___ Data records

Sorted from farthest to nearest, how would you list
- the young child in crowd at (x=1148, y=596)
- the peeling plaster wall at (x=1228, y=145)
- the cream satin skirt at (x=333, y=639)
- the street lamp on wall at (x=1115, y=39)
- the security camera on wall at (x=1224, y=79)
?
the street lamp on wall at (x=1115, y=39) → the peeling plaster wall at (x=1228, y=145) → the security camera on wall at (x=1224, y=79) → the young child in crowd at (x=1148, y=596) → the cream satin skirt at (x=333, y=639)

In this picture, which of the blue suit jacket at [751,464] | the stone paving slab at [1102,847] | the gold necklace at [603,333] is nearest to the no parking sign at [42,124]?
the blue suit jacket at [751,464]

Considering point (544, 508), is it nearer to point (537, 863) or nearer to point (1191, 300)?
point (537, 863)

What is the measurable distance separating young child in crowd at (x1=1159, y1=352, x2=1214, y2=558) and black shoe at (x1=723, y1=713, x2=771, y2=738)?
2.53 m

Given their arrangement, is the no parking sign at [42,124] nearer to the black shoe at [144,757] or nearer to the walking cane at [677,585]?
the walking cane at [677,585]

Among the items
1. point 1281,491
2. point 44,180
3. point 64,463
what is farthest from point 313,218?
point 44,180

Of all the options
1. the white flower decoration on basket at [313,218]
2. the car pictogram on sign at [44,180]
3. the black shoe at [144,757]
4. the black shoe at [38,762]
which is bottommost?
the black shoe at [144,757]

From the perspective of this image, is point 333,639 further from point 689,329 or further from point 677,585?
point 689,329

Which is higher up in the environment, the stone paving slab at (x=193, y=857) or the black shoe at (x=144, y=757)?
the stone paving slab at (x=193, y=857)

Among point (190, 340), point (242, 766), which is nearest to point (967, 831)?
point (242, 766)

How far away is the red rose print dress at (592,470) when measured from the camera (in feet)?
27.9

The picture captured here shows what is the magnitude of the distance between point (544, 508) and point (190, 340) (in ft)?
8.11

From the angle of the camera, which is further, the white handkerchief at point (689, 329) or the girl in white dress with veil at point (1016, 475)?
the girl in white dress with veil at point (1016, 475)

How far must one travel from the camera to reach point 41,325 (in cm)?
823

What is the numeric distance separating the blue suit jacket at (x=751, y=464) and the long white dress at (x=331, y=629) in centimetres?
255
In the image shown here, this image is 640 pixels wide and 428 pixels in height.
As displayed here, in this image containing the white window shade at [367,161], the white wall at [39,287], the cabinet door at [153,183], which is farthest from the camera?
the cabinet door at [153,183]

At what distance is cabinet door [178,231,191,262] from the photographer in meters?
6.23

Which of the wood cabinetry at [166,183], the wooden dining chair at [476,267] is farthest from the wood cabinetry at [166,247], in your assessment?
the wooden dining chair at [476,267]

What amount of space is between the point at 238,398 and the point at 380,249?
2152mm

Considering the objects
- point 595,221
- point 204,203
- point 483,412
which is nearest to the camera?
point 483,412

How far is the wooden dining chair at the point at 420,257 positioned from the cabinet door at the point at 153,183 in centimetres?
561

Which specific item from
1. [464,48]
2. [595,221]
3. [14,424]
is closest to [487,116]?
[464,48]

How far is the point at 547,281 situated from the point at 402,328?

______

### Work required
Reproduce every item above verbatim, character for character.

### Exercise output
Sorted from farthest to nearest, how would you list
- the young child in crowd at (x=1148, y=596)
- the peeling plaster wall at (x=1228, y=145)
- the cream satin skirt at (x=333, y=639)
- the street lamp on wall at (x=1115, y=39)
- the security camera on wall at (x=1224, y=79)
?
the street lamp on wall at (x=1115, y=39) → the peeling plaster wall at (x=1228, y=145) → the security camera on wall at (x=1224, y=79) → the young child in crowd at (x=1148, y=596) → the cream satin skirt at (x=333, y=639)

In this picture, which of the blue suit jacket at [751,464] | the stone paving slab at [1102,847] | the gold necklace at [603,333] is nearest to the no parking sign at [42,124]?
the blue suit jacket at [751,464]

Considering point (544, 508), is it nearer to point (537, 863) or nearer to point (1191, 300)?
point (537, 863)

What is the measurable distance separating young child in crowd at (x1=1159, y1=352, x2=1214, y2=558) and black shoe at (x1=723, y1=713, x2=771, y2=738)?
2.53 m

Given their arrangement, is the no parking sign at [42,124] nearer to the black shoe at [144,757] or nearer to the walking cane at [677,585]?
the walking cane at [677,585]

Among the items
1. point 1281,491
2. point 44,180
3. point 64,463
what is farthest from point 313,218?
point 44,180

Of all the options
1. the white flower decoration on basket at [313,218]
2. the car pictogram on sign at [44,180]
3. the black shoe at [144,757]
4. the black shoe at [38,762]
which is bottommost?
the black shoe at [144,757]

From the perspective of this image, is point 333,639 further from point 689,329 or further from point 677,585?
point 689,329

Which is higher up in the environment, the stone paving slab at (x=193, y=857) or the black shoe at (x=144, y=757)?
the stone paving slab at (x=193, y=857)

Among point (190, 340), point (242, 766), which is nearest to point (967, 831)?
point (242, 766)

How far away is the red rose print dress at (592,470) when measured from the camera (in feet)?
27.9

The picture captured here shows what is the magnitude of the distance between point (544, 508) and point (190, 340) (in ft)?
8.11

From the angle of the camera, which is further, the white handkerchief at point (689, 329) or the girl in white dress with veil at point (1016, 475)?
the girl in white dress with veil at point (1016, 475)

How far must one travel from the camera to reach point 41,325 (in cm)?
823

What is the numeric distance separating the blue suit jacket at (x=751, y=464) and the long white dress at (x=331, y=629) in centimetres?
255
In the image shown here, this image is 640 pixels wide and 428 pixels in height.
As displayed here, in this image containing the white window shade at [367,161], the white wall at [39,287], the cabinet door at [153,183], which is farthest from the camera?
the cabinet door at [153,183]

At what distance is cabinet door [178,231,191,262] from the photographer in meters?
6.23

Which of the wood cabinetry at [166,183], the wooden dining chair at [476,267] is farthest from the wood cabinetry at [166,247], in your assessment?
the wooden dining chair at [476,267]

What amount of space is between the point at 238,398 and the point at 380,249?
2152mm

Considering the objects
- point 595,221
- point 204,203
- point 483,412
which is nearest to the camera?
point 483,412

How far is the wooden dining chair at the point at 420,257 positioned from the cabinet door at the point at 153,183 in centimetres?
561

Which specific item from
1. [464,48]
2. [595,221]
3. [14,424]
is closest to [487,116]?
[464,48]

How far is the point at 547,281 situated from the point at 402,328?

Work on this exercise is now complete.